Presynaptic CaMKII regulation by the RyR and T286 autophosphorylation. A, FRET responses (open bars) after 33 s of 70 Hz stimulation, which produces peak activation in control boutons (Con) (n = 8), for boutons treated with 100 μm ryanodine (Ryan) (n = 6) and boutons expressing RyR-targeted RNAi constructs RyR 109631 (n = 7), and RyR 10844 (n = 11) are compared with C_max (closed bars) for Con (n = 11), Ryan (n = 8), RyR 109631 (n = 7), and RyR 10844 (n = 12). *p < 0.05, **p < 0.01, ***p < 0.001. B, C_max is plotted versus FRET at 30 s. The line and 95% confidence limits (dashed lines) were generated by linear regression between Con, DMSO, and KN92 data points (upper right black circles) and unstimulated (Unstim) and PLTX-treated data points (lower left black circles). Red circles show data from T286A and KN93, which inhibit autophosphorylation. Note that inhibiting RyRs (blue circles) produces results that fall near the line, but that inhibiting autophosphorylation produces results in the upper left quadrant beyond the confidence limits.

Figure 6.

Inhibition of activity-induced CaMKII translocation by RNAi-induced knockdown of BRP. A, BRP immunofluorescence in control boutons and boutons expressing RNAi BRP 25891. Similar results were obtained with BRP 107748. Scale bar, 2 μm. Gray line shows terminal profile. B, FRET responses at 30 s (white bars) and C_max (black bars) in control boutons (Con, n = 8) and boutons expressing BRP RNAi constructs BRP25891 (n = 9) and BRP107748 (n = 8). ***p < 0.001. FRET responses did not change significantly with BRP knockdown, but C_max was reduced significantly.

Figure 7.

Regulation of CaMKII activation and translocation by IP3Rs.

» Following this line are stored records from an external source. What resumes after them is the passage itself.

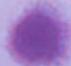

Micrograph. A red blood cell is seen. Captured at 1000x magnification.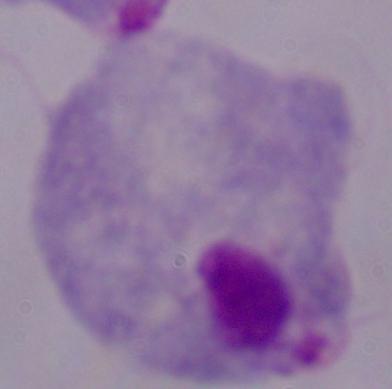
magnification: 1000x
modality: photomicrograph
identification: trichomonad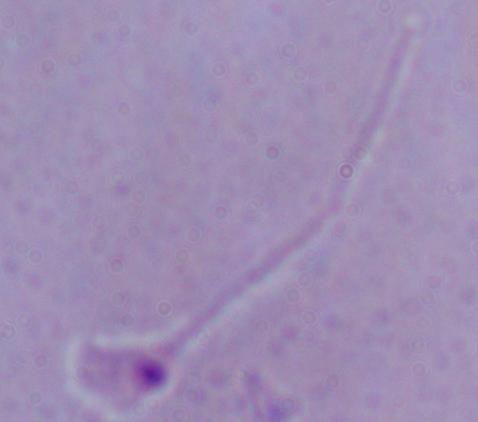

1000x magnification. A Leishmania parasite is seen. Micrograph.Assess this cell for malaria.
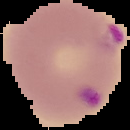
It is parasitized.

From a thin blood smear. Segmented cell region on a black background. Image is 130×130 pixels.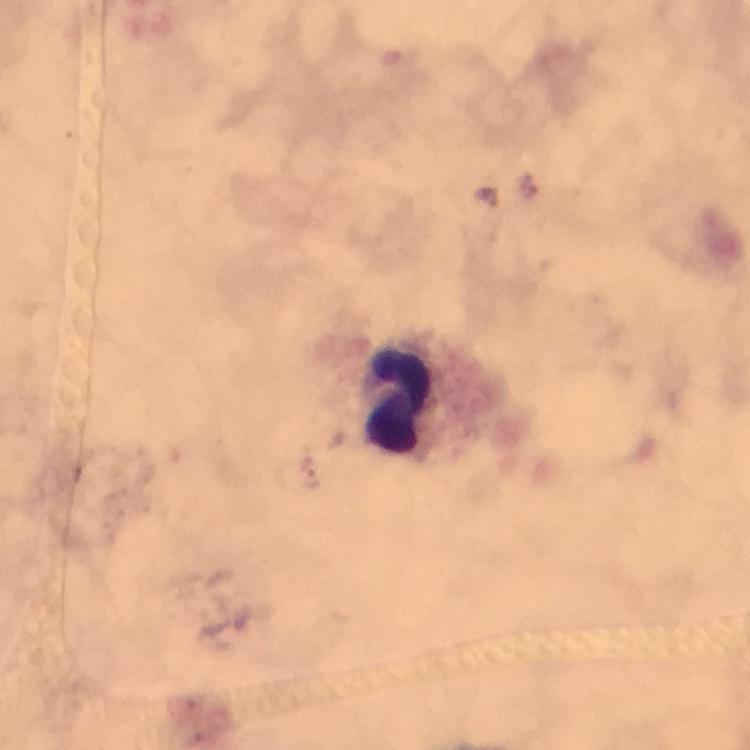

Approximate centers as (x, y) in pixels. Leukocyte locations: (402, 398). Malaria parasite locations: (529, 185), (311, 479). Thick smear. Image is 750×750 pixels. Giemsa stain. At 100x magnification. From a malaria diagnostic workup. Cropped region of a single field of view. Photographed through the microscope with a smartphone camera. Immersion oil was used.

A, FRET responses in the presence of 0.1% DMSO (n = 8), 20 μm thapsigargin in DMSO (Tg, n = 5), 0.1 μm xestospongin C in DMSO (Xesto, n = 9), or with neuronal expression of IP3R RNAi (n = 10). B, FRET induced by 30 s of stimulation at 70 Hz (white bars) is compared with C_max. *p < 0.05, ***p < 0.001. C, C_max versus FRET plot showing that IP3R inhibition (shaded triangles) or BRP knockdown (open circles) produces results that fall in the lower right quadrant. Thus, IP3Rs and BRP preferentially affect CaMKII translocation.

Figure 8.

Model of CaMKII activation and translocation in the nerve terminal. Global Ca²⁺ from Ca_v channels, IP3Rs, and RyRs combine to activate presynaptic CaMKII (red arrows). Then, CaMKII dodecamers cluster near BRP-containing AZs (black arrows), where Ca²⁺ microdomains from Ca_v channels and ER IP3Rs are integrated.